* [Kutipan]

────

REPUBLIKA.CO.ID, JAKARTA -- Komisi Pemberantasan Korupsi (KPK) akan mendalami dugaan pemotongan nilai bantuan sosial (bansos) pandemi Covid-19 hingga Rp 100 ribu. KPK mendapat informasi bahwa nilai paket sembako Rp 300 ribu per keluarga berkurang menjadi Rp 200 ribu ketika sampai ke masyarakat.
Plt Juru Bicara KPK Ali Fikri mengatakan, KPK masih menyelidiki hal tersebut. KPK akan memanggil semua pihak yang berkaitan dengan pengadaan bansos Covid-19.
"Pemeriksaan saksi-saksi juga dilakukan agar diperoleh pembuktian unsur-unsur pasal menjadi semakin terang," katanya di Jakarta, Selasa (15/12).
Dia mengatakan, pemeriksaan dilakukan guna mendapatkan konstruksi perkara secara menyeluruh dari perkara suap yang telah menjerat mantan menteri sosial Juliari Batubara. Selain pasal suap yang sudah disangkakan kepada Juliari, KPK sedang mendalami kemungkinan ada indikasi korupsi yang merugikan keuangan negara.
Jika ada indikasi korupsi maka Juliari dapat dijerat pasal dengan ancaman hukuman mati sesuai dengan UU Nomor 31 Tahun 1999 Pasal 2 ayat 2 dan ayat 3 tentang korupsi. Namun, Ali mengatakan, KPK tidak berwenang untuk menyatakan adanya kerugian negara dalam perkara tersebut.
Dia mengatakan, yang bisa menyatakan adanya kerugian negara adalah lembaga berwenang semisal BPK atau BPKP. "Diperkuat pula dengan keterangan ahli keuangan negara," katanya.
Sebelumnya, Wakil Ketua KPK Alexander Marwata mengatakan, KPK hingga kini baru melihat terkait keberadaan suap sembako. Dia mengatakan, KPK tetap akan mendalami rentetan proses pengadaan barang dan jasa bansos guna menelisik kemungkinan adanya kerugian negara.

────

* [Data Sumber]
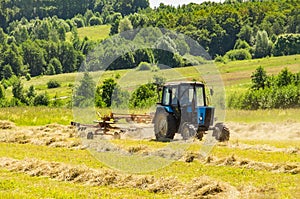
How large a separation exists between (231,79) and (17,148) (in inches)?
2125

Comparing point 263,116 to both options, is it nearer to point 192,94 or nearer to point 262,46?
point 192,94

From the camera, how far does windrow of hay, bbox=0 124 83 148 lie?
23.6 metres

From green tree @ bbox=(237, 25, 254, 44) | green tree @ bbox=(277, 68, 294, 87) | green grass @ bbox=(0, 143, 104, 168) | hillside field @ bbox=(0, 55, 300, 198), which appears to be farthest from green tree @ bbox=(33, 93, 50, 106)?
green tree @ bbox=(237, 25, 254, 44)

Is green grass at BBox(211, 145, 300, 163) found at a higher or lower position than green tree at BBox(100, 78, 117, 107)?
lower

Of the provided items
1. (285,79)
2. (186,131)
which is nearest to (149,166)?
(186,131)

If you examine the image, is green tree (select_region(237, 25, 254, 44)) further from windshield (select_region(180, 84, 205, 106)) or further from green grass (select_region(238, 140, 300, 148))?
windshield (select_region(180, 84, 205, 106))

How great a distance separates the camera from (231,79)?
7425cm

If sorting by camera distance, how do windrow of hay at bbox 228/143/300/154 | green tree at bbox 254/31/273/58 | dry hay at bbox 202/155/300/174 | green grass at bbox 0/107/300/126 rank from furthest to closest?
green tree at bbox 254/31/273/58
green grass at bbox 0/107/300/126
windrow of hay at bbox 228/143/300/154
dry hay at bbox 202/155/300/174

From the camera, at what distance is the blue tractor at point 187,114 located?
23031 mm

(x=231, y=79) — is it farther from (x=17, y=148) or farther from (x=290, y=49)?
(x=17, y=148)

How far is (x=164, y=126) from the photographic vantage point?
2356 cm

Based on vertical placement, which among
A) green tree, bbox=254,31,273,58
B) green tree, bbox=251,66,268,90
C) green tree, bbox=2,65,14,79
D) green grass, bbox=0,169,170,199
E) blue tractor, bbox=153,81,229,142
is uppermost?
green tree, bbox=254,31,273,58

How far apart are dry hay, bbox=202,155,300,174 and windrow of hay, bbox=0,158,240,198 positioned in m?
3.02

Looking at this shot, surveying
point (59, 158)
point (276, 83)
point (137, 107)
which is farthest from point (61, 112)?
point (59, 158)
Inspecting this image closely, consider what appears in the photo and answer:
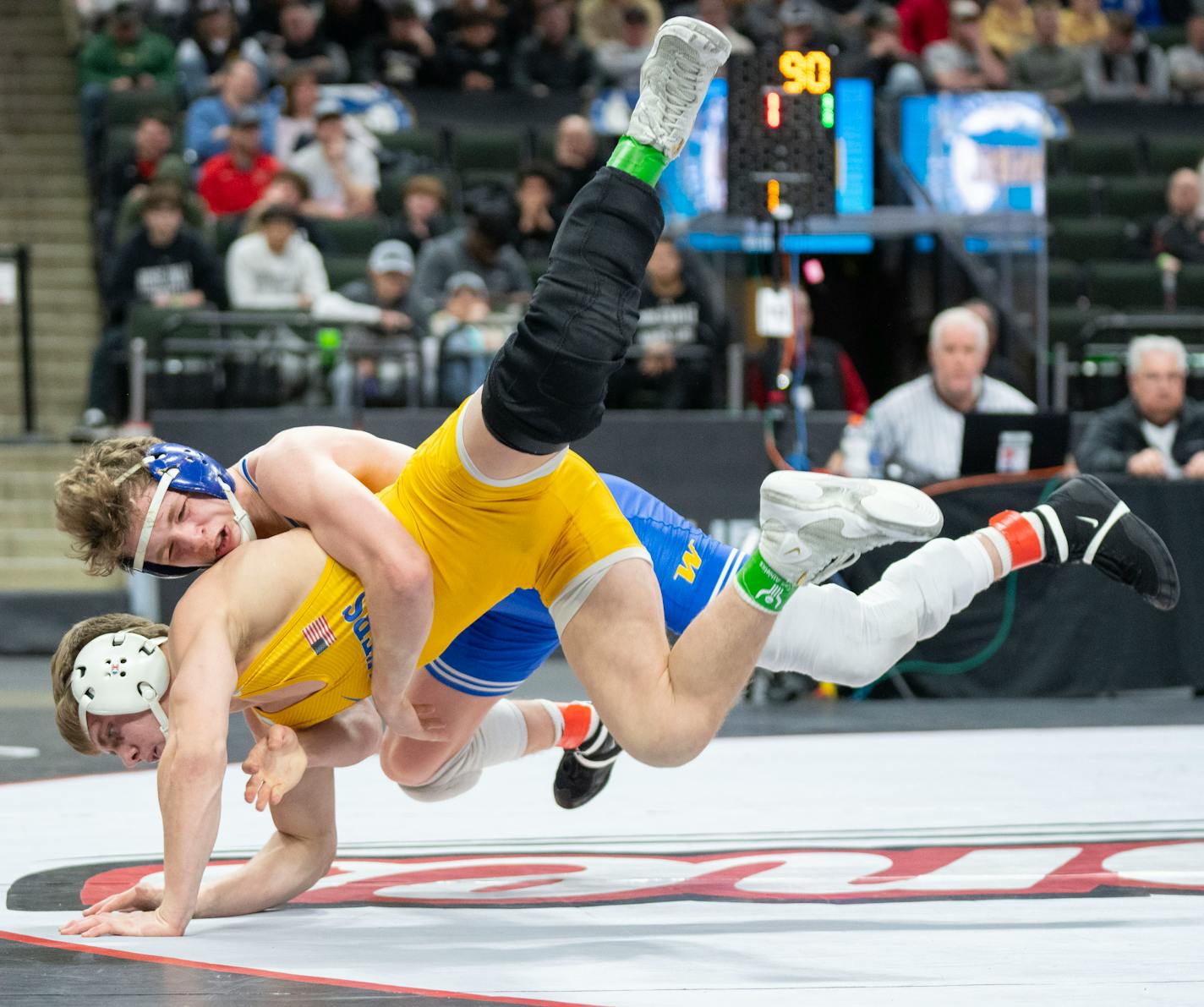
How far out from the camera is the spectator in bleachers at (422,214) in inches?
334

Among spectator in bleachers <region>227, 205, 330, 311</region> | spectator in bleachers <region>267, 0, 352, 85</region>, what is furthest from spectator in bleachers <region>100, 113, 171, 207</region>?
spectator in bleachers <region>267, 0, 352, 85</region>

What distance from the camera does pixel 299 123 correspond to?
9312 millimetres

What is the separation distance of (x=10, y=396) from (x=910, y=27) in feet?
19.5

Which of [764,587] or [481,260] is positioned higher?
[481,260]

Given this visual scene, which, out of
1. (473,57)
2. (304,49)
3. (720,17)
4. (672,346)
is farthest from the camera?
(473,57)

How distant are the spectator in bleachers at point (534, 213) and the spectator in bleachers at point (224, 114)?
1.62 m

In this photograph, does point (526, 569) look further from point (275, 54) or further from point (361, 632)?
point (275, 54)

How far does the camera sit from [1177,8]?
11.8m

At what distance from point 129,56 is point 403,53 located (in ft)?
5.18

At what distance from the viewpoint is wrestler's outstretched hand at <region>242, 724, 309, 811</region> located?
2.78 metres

────

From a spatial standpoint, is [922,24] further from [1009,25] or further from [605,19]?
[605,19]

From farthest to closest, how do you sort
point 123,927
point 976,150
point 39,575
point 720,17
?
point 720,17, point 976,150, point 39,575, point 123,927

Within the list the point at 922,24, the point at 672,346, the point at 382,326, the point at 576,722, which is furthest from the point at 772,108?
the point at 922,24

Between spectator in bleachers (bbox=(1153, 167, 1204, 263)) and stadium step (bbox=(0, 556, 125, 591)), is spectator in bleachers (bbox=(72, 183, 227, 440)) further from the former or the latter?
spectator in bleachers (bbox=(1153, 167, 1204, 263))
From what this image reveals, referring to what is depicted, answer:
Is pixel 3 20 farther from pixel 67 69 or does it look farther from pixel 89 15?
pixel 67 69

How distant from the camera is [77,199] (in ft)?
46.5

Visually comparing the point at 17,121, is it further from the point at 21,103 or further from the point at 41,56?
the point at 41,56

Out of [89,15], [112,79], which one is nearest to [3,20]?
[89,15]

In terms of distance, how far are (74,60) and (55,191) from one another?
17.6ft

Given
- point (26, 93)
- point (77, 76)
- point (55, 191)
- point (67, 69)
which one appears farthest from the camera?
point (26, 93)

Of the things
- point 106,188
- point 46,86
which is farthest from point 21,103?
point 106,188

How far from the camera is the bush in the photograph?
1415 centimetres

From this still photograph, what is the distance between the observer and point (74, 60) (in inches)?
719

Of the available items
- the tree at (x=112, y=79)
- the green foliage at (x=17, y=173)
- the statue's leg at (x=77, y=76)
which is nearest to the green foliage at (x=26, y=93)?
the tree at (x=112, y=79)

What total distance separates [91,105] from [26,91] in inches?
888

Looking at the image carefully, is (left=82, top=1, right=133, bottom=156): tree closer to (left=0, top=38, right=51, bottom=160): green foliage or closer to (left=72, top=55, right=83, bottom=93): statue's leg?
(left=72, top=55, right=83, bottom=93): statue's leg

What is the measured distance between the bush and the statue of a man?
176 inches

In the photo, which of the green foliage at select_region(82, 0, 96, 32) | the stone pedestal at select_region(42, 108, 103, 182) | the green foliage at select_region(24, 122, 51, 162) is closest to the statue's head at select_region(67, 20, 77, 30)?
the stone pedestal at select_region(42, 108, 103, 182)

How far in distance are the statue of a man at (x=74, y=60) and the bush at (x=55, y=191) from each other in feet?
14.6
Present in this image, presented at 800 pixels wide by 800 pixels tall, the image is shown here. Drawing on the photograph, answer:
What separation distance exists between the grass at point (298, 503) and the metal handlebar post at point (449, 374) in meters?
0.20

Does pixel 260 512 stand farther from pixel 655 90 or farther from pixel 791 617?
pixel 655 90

────

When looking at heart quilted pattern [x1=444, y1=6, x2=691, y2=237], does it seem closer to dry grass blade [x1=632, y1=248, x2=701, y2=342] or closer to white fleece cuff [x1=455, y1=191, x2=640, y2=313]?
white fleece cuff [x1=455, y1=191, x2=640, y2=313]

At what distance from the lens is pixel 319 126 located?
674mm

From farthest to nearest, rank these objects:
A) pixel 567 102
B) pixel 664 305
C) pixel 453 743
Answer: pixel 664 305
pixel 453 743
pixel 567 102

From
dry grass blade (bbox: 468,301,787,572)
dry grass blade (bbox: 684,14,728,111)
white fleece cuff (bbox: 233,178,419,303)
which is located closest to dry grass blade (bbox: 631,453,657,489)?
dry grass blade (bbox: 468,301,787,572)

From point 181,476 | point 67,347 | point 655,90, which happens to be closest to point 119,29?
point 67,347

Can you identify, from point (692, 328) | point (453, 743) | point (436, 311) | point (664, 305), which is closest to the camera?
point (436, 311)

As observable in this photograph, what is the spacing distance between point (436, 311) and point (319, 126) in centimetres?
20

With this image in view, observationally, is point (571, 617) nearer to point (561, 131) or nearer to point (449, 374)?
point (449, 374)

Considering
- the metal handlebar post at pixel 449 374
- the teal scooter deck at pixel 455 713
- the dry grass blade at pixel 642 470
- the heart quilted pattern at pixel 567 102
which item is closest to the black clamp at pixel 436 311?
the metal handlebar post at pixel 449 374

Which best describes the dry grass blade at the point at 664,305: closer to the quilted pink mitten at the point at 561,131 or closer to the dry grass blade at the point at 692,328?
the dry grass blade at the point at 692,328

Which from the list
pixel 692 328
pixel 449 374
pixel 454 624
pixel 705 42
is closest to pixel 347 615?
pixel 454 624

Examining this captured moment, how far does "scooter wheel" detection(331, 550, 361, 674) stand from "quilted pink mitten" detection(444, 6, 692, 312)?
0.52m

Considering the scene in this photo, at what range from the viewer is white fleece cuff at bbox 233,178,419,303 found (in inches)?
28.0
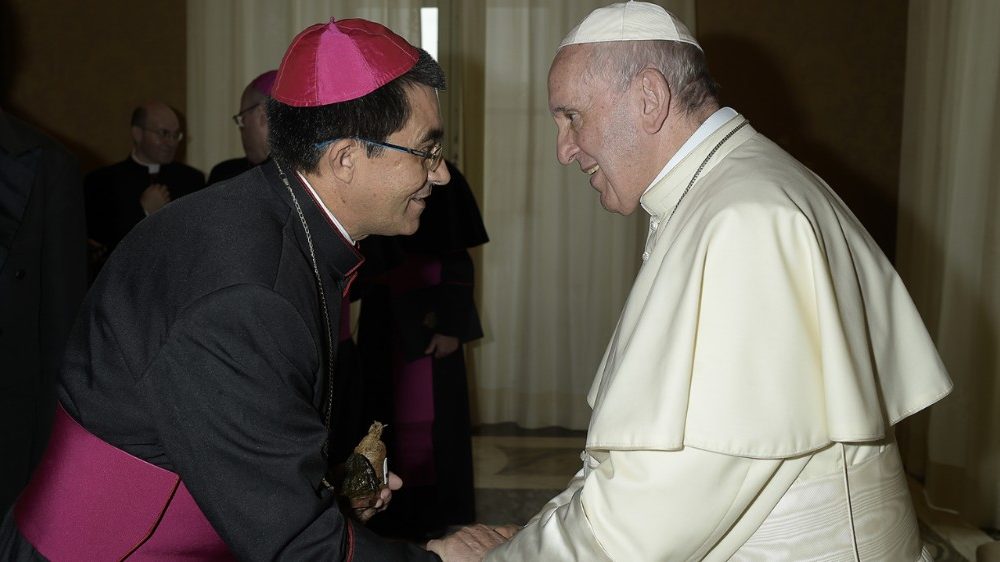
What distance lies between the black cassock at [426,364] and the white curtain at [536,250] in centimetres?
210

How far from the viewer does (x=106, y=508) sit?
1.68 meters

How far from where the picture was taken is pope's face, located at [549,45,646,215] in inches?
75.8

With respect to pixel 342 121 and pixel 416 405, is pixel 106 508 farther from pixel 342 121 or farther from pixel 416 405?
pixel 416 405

────

* [Tugas Kerja 1] Menurut berita tentang penyelidikan bansos Covid-19, lembaga apa yang berwenang menyatakan adanya kerugian negara?
* [Tugas Kerja 2] Lanjutkan berita tentang penyelidikan KPK atas bansos Covid-19 dari titik terakhir kutipannya.

* [Jawaban 1] BPK atau BPKP.

* [Jawaban 2]
"Misalnya ada dugaan penggelembungan harga hingga menyebabkan kerugian negara," katanya.
Namun, dia mengatakan, KPK hingga saat ini baru menemukan materi korupsi suap dalam perkara tersebut. Tak hanya menelusuri aliran dana, KPK juga berniat melacak kelayakan dari perusahaan-perusahaan yang ditunjuk untuk menyalurkan bansos tersebut.
Alexander mengatakan, ada 272 kontrak penyaluran bansos sembako Covid-19 yang diduga telah dipotong. "Semua harus didalami siapa yang mendapatkan pekerjaan itu, dari mana atau bagaimana dia mendapatkan pekerjaan itu dan apakah dia melaksanakan penyaluran sembako itu atau modal bendera doang, disub-kan, itu yang harus didalami," katanya.
KPK telah menetapkan Juliari bersama empat orang lainnya sebagai tersangka pengadaan bansos Covid-19. Dia ditetapkan bersama Matheus Joko Santoso (MJS) dan Adi Wahyono (AW) serta dari pihak swasta Ardian I M (AIM) dan Harry Sidabuke (HS).
KPK menduga Juliari menerima suap senilai Rp 17 miliar dari fee pengadaan bantuan sosial sembako untuk masyarakat terdampak Covid-19 di Jabodetabek.